**WORK TO DO**
Your task is to give the data again, exactly, with every line intact.
>> begin
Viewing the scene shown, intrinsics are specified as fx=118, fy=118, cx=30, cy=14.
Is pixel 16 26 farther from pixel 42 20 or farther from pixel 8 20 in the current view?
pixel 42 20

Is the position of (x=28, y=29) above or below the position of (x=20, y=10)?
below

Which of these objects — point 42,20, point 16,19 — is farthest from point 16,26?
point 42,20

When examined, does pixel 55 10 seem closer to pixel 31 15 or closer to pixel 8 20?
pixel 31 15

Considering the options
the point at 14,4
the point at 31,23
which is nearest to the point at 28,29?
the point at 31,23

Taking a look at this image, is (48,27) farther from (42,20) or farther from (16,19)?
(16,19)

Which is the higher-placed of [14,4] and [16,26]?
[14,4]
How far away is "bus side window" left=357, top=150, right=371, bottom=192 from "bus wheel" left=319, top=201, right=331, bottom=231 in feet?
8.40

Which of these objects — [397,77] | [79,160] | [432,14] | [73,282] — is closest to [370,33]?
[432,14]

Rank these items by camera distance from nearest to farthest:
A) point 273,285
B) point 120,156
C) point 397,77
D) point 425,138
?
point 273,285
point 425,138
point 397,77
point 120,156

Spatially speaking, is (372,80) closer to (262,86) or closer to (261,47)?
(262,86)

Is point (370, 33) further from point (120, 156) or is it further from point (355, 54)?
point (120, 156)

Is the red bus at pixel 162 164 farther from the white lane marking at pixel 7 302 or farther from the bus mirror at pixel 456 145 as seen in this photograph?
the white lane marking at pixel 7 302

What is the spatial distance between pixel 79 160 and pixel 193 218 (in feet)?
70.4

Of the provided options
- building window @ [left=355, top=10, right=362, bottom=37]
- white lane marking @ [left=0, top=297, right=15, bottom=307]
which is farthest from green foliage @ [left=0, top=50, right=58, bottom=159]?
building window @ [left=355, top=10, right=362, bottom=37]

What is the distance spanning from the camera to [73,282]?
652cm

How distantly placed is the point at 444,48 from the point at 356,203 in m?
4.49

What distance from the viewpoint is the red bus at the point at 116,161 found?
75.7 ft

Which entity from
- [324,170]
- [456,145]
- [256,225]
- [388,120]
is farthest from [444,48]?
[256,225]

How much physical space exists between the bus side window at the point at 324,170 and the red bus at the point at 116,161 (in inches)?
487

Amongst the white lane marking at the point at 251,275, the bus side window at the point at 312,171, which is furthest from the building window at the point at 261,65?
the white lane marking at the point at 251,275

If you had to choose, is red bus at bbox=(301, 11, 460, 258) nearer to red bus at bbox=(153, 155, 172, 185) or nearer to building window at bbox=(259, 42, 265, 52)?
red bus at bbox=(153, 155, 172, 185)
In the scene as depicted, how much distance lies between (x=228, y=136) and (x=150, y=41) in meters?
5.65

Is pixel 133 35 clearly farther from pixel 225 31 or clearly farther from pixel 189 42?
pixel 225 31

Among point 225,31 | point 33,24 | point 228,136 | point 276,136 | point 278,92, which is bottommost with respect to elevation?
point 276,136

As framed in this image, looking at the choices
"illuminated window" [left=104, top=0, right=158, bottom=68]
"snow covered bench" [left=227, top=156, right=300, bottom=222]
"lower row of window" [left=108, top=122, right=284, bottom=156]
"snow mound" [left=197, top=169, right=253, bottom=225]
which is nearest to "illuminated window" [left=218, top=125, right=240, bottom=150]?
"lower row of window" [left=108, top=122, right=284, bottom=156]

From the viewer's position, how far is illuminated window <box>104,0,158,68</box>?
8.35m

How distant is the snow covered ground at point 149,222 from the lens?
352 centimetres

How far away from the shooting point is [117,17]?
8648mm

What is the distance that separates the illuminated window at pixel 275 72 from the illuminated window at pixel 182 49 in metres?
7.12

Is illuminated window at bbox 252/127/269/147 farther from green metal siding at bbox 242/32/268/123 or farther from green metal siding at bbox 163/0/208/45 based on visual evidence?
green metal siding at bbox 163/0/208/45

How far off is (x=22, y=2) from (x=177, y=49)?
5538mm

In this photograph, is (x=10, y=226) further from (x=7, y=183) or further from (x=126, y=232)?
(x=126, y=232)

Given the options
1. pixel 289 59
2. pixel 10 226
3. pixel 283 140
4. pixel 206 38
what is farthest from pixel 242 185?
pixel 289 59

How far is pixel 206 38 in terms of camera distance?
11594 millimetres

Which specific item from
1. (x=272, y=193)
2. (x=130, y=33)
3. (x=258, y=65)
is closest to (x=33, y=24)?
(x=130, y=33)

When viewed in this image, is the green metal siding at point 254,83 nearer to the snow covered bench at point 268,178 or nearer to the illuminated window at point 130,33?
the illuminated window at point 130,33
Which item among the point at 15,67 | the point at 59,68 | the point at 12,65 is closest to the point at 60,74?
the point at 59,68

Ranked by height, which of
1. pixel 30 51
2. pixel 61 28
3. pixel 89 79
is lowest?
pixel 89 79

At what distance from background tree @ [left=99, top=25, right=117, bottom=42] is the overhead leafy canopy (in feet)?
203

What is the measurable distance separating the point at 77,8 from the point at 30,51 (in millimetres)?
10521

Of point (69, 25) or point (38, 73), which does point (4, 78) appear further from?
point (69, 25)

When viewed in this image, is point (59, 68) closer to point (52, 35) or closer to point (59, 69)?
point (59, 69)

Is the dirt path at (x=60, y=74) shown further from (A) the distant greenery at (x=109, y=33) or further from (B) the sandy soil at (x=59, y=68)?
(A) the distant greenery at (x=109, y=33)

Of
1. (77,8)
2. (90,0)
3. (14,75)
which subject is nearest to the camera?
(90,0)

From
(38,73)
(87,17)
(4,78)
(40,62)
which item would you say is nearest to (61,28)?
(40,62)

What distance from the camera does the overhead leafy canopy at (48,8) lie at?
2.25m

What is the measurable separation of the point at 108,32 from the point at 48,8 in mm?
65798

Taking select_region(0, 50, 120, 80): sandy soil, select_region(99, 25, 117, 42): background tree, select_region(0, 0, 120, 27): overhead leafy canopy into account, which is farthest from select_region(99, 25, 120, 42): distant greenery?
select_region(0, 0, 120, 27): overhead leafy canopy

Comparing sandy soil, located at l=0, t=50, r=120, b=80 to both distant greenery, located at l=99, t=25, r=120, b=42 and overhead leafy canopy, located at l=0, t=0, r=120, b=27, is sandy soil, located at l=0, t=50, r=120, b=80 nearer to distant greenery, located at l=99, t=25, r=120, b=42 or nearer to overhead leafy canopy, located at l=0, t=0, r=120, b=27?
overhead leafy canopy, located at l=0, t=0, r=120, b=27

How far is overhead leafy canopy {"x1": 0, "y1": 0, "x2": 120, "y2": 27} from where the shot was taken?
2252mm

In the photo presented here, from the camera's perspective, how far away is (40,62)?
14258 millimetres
>> end
**SOLUTION TO THIS TASK**
Viewing the scene shown, intrinsics are specified as fx=118, fy=118, cx=30, cy=14.
Is pixel 16 26 farther from pixel 42 20 or farther from pixel 8 20 in the current view?
pixel 42 20

Is the position of (x=28, y=29) above or below the position of (x=20, y=10)?
below

Which of these objects — point 42,20, point 16,19 — is farthest from point 16,26?
point 42,20

When examined, does pixel 55 10 seem closer to pixel 31 15 or closer to pixel 8 20?
pixel 31 15

Considering the options
the point at 14,4
the point at 31,23
which is nearest to the point at 28,29?
the point at 31,23

Taking a look at this image, is (48,27) farther from (42,20) or farther from (16,19)?
(16,19)

Which is the higher-placed of [14,4] and [16,26]?
[14,4]
How far away is "bus side window" left=357, top=150, right=371, bottom=192 from "bus wheel" left=319, top=201, right=331, bottom=231 in feet?
8.40

Which of these objects — [397,77] | [79,160] | [432,14] | [73,282] — is closest to [370,33]?
[432,14]

Rank these items by camera distance from nearest to farthest:
A) point 273,285
B) point 120,156
C) point 397,77
D) point 425,138
?
point 273,285
point 425,138
point 397,77
point 120,156

Spatially speaking, is (372,80) closer to (262,86) or closer to (261,47)?
(262,86)

Is point (370, 33) further from point (120, 156) or is it further from point (355, 54)?
point (120, 156)

Is the red bus at pixel 162 164 farther from the white lane marking at pixel 7 302 or farther from the bus mirror at pixel 456 145 as seen in this photograph?
the white lane marking at pixel 7 302

What is the spatial distance between pixel 79 160 and pixel 193 218 (in feet)?
70.4

Of the provided options
- building window @ [left=355, top=10, right=362, bottom=37]
- white lane marking @ [left=0, top=297, right=15, bottom=307]
which is farthest from green foliage @ [left=0, top=50, right=58, bottom=159]?
building window @ [left=355, top=10, right=362, bottom=37]

What is the distance spanning from the camera to [73,282]?
652cm

How distantly placed is the point at 444,48 from the point at 356,203 in m?
4.49

What distance from the viewpoint is the red bus at the point at 116,161 found?
75.7 ft

Which entity from
- [324,170]
- [456,145]
- [256,225]
- [388,120]
is farthest from [444,48]?
[256,225]

How much physical space exists between the bus side window at the point at 324,170 and the red bus at the point at 116,161 (in inches)?
487

Amongst the white lane marking at the point at 251,275, the bus side window at the point at 312,171, which is furthest from the building window at the point at 261,65?
the white lane marking at the point at 251,275

If you had to choose, is red bus at bbox=(301, 11, 460, 258) nearer to red bus at bbox=(153, 155, 172, 185) or nearer to building window at bbox=(259, 42, 265, 52)?
red bus at bbox=(153, 155, 172, 185)
In the scene as depicted, how much distance lies between (x=228, y=136) and (x=150, y=41) in meters?
5.65

Is pixel 133 35 clearly farther from pixel 225 31 or clearly farther from pixel 189 42?
pixel 225 31

Among point 225,31 | point 33,24 | point 228,136 | point 276,136 | point 278,92, which is bottommost with respect to elevation?
point 276,136

As framed in this image, looking at the choices
"illuminated window" [left=104, top=0, right=158, bottom=68]
"snow covered bench" [left=227, top=156, right=300, bottom=222]
"lower row of window" [left=108, top=122, right=284, bottom=156]
"snow mound" [left=197, top=169, right=253, bottom=225]
which is nearest to "illuminated window" [left=218, top=125, right=240, bottom=150]?
"lower row of window" [left=108, top=122, right=284, bottom=156]

From the viewer's position, how far is illuminated window <box>104,0,158,68</box>?
8.35m

How distant is the snow covered ground at point 149,222 from the lens?
352 centimetres

How far away from the shooting point is [117,17]?
8648mm

What is the distance that separates the illuminated window at pixel 275 72 from the illuminated window at pixel 182 49 in metres?
7.12

Is illuminated window at bbox 252/127/269/147 farther from green metal siding at bbox 242/32/268/123 or farther from green metal siding at bbox 163/0/208/45 based on visual evidence?
green metal siding at bbox 163/0/208/45

How far off is (x=22, y=2) from (x=177, y=49)?
5538mm

In this photograph, is (x=10, y=226) further from (x=7, y=183) or further from (x=126, y=232)?
(x=126, y=232)

Given the options
1. pixel 289 59
2. pixel 10 226
3. pixel 283 140
4. pixel 206 38
what is farthest from pixel 242 185?
pixel 289 59

How far is pixel 206 38 in terms of camera distance?
11594 millimetres

Which specific item from
1. (x=272, y=193)
2. (x=130, y=33)
3. (x=258, y=65)
is closest to (x=33, y=24)?
(x=130, y=33)

When viewed in this image, is the green metal siding at point 254,83 nearer to the snow covered bench at point 268,178 or nearer to the illuminated window at point 130,33?
the illuminated window at point 130,33
Which item among the point at 15,67 | the point at 59,68 | the point at 12,65 is closest to the point at 60,74?
the point at 59,68

Ranked by height, which of
1. pixel 30 51
2. pixel 61 28
3. pixel 89 79
is lowest?
pixel 89 79

At what distance from background tree @ [left=99, top=25, right=117, bottom=42] is the overhead leafy canopy (in feet)?
203

What is the measurable distance separating the point at 77,8 from the point at 30,51 (in millimetres)?
10521

Of point (69, 25) or point (38, 73), which does point (4, 78) appear further from?
point (69, 25)

When viewed in this image, is point (59, 68) closer to point (52, 35) or closer to point (59, 69)?
point (59, 69)

Is the dirt path at (x=60, y=74) shown further from (A) the distant greenery at (x=109, y=33) or further from (B) the sandy soil at (x=59, y=68)?
(A) the distant greenery at (x=109, y=33)

Of
1. (77,8)
2. (90,0)
3. (14,75)
which subject is nearest to the camera?
(90,0)

From
(38,73)
(87,17)
(4,78)
(40,62)
which item would you say is nearest to (61,28)?
(40,62)

What distance from the camera does the overhead leafy canopy at (48,8) lie at?
2.25m

What is the measurable separation of the point at 108,32 from the point at 48,8 in mm?
65798

Taking select_region(0, 50, 120, 80): sandy soil, select_region(99, 25, 117, 42): background tree, select_region(0, 0, 120, 27): overhead leafy canopy into account, which is farthest from select_region(99, 25, 120, 42): distant greenery?
select_region(0, 0, 120, 27): overhead leafy canopy

Comparing sandy soil, located at l=0, t=50, r=120, b=80 to both distant greenery, located at l=99, t=25, r=120, b=42 and overhead leafy canopy, located at l=0, t=0, r=120, b=27, is sandy soil, located at l=0, t=50, r=120, b=80 nearer to distant greenery, located at l=99, t=25, r=120, b=42 or nearer to overhead leafy canopy, located at l=0, t=0, r=120, b=27?
overhead leafy canopy, located at l=0, t=0, r=120, b=27

How far is overhead leafy canopy {"x1": 0, "y1": 0, "x2": 120, "y2": 27} from where the shot was taken?
2252mm

In the photo presented here, from the camera's perspective, how far away is (40,62)?
14258 millimetres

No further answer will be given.